- [Aim]
How many lines of the records below contain the string "millimetres"? Reply with the number alone.

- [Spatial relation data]
┌────────

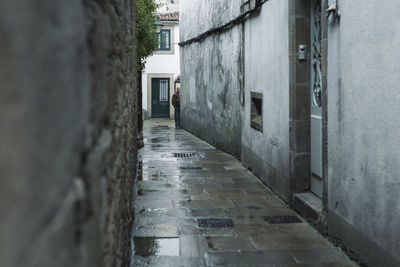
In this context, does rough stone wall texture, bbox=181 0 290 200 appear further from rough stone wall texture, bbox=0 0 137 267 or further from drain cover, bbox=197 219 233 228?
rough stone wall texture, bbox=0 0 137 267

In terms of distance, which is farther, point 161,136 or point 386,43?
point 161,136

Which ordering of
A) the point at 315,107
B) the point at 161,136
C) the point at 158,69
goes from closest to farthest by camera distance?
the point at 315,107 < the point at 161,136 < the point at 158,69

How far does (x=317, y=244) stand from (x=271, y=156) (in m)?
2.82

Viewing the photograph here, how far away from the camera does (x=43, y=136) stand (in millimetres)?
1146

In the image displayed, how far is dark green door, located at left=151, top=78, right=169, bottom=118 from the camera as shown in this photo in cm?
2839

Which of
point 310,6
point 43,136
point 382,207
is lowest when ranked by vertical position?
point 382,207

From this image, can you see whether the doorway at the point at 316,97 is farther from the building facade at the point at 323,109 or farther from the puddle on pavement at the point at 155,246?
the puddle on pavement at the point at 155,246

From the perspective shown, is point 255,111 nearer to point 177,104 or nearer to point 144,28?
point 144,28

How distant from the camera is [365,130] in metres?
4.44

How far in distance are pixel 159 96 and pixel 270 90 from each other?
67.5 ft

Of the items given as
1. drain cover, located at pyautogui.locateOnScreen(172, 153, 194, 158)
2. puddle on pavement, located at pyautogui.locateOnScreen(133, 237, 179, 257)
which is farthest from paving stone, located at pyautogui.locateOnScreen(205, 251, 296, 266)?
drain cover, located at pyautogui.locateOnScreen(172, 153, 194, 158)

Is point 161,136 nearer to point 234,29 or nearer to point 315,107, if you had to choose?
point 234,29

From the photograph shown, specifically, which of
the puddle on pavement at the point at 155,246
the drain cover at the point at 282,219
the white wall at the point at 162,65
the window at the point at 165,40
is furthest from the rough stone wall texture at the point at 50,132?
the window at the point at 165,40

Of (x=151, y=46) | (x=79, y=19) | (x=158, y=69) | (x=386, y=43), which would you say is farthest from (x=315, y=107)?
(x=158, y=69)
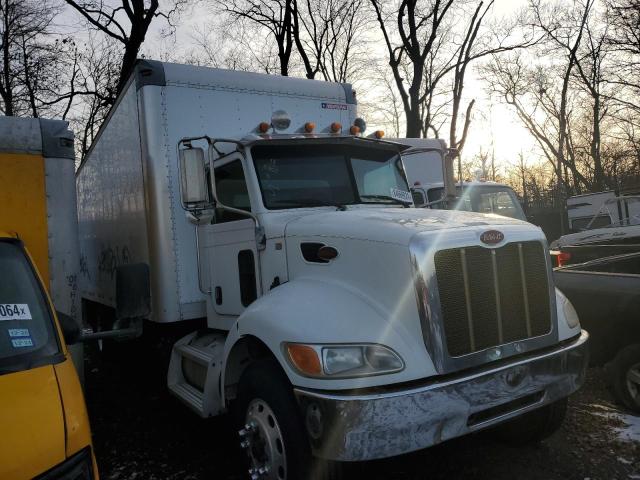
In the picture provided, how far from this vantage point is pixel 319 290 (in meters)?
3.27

└────────
┌────────

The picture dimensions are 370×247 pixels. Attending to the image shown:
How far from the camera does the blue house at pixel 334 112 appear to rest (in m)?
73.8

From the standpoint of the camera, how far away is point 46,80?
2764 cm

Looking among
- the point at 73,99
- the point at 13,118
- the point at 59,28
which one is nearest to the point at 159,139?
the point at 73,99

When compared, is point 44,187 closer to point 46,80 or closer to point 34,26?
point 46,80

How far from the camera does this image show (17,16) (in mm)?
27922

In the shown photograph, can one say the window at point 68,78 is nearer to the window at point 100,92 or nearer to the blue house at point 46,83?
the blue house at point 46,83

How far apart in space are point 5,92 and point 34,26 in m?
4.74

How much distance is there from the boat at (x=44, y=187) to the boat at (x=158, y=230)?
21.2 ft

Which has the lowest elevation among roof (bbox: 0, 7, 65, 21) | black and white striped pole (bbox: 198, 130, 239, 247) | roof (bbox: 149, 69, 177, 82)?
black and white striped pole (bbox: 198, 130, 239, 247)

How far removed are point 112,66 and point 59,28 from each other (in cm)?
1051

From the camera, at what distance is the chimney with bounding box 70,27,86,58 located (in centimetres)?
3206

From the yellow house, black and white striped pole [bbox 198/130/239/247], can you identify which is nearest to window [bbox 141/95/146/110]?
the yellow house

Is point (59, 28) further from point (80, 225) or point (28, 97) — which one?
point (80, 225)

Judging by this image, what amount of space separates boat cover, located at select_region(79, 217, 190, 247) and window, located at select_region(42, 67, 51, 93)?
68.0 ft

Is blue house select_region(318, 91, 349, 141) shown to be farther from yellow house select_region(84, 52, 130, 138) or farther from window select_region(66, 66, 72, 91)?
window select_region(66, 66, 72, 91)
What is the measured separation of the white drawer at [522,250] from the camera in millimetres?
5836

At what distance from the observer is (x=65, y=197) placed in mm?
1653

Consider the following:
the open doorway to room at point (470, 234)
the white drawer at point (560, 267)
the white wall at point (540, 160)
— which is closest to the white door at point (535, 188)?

└────────
┌────────

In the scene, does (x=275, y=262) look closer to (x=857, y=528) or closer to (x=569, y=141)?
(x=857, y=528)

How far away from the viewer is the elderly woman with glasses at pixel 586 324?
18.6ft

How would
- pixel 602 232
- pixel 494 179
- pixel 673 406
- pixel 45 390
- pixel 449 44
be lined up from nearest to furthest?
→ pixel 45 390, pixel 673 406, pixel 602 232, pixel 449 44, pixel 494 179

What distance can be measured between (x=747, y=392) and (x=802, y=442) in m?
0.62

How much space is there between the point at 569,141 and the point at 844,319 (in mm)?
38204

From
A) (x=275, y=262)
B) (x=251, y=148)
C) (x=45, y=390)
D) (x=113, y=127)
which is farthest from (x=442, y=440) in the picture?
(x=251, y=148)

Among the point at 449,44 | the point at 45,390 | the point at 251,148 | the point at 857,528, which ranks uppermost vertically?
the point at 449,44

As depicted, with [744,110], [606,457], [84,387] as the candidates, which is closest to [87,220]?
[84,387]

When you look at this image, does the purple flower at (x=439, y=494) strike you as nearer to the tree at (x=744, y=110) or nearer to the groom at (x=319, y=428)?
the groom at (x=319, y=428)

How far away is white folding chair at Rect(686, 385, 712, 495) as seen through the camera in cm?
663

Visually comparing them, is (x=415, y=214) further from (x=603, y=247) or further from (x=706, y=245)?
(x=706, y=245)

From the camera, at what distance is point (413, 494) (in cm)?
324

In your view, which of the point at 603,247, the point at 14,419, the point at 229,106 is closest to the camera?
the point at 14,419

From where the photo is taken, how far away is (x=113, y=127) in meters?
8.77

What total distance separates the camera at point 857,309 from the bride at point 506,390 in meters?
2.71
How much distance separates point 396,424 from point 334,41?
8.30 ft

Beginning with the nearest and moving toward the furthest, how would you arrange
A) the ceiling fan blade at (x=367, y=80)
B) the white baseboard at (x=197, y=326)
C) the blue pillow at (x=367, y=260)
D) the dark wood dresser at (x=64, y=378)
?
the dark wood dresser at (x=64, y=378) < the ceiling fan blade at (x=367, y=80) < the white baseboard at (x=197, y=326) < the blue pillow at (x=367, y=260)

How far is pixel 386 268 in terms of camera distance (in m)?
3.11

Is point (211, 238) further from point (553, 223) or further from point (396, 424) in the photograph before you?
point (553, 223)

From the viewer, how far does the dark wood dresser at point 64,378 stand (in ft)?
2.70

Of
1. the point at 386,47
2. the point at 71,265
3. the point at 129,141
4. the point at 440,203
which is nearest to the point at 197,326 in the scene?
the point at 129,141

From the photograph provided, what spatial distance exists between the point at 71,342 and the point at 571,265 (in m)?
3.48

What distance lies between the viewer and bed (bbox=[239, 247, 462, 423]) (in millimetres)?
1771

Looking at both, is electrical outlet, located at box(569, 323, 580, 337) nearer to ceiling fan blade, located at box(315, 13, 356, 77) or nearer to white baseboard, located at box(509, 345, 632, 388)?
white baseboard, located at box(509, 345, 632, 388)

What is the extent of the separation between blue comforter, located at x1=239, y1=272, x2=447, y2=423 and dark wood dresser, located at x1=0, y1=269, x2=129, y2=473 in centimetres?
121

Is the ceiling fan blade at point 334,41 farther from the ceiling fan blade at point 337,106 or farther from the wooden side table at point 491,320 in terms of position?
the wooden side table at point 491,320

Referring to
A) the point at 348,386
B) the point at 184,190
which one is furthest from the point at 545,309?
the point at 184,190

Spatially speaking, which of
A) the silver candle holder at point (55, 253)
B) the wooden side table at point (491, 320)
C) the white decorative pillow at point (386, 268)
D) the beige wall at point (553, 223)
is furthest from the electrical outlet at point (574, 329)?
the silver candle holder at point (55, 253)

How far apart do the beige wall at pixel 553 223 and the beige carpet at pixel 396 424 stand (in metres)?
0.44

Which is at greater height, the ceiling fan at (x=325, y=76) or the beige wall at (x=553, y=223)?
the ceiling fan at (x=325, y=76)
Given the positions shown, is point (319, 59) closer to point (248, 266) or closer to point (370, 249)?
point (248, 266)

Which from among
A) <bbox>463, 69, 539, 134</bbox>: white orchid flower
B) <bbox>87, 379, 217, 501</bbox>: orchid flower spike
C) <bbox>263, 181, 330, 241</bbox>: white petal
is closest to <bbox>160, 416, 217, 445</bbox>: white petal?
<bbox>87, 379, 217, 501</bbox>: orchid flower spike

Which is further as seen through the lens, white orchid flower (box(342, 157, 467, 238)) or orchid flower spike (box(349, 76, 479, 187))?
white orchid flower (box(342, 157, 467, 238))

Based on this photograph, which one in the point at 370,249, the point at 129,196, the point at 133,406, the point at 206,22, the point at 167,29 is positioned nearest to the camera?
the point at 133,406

└────────

- [Solved problem]
3